_Data_.
· · · · ·
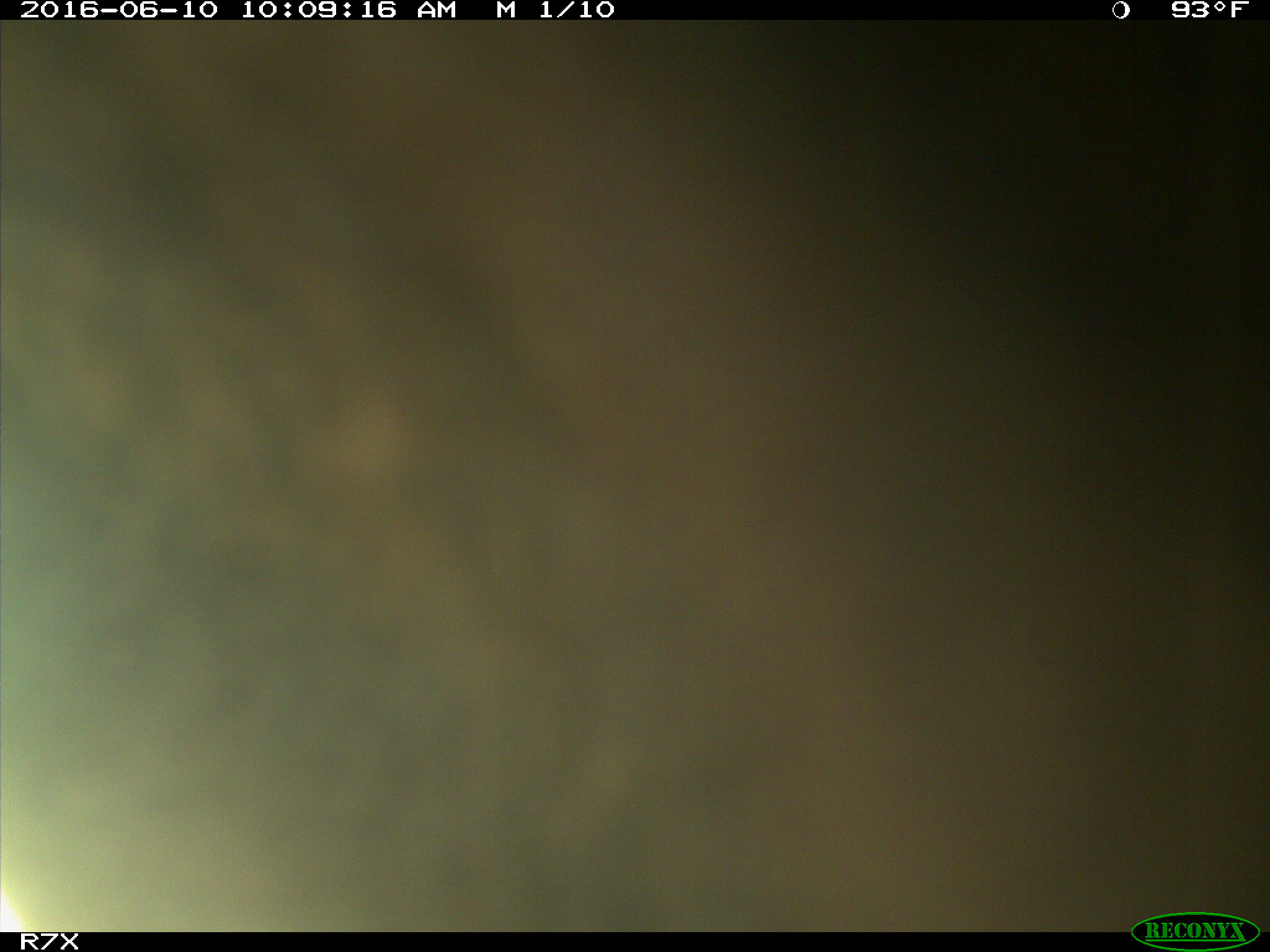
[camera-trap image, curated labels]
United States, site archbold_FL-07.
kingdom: Animalia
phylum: Chordata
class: Mammalia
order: Artiodactyla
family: Bovidae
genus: Bos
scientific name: Bos taurus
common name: domestic cow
· · · · ·
_Action item_. Make an exact copy of the data above, pictures excluded.

_Answer space_.
[camera-trap image, curated labels]
United States, site archbold_FL-07.
kingdom: Animalia
phylum: Chordata
class: Mammalia
order: Artiodactyla
family: Bovidae
genus: Bos
scientific name: Bos taurus
common name: domestic cow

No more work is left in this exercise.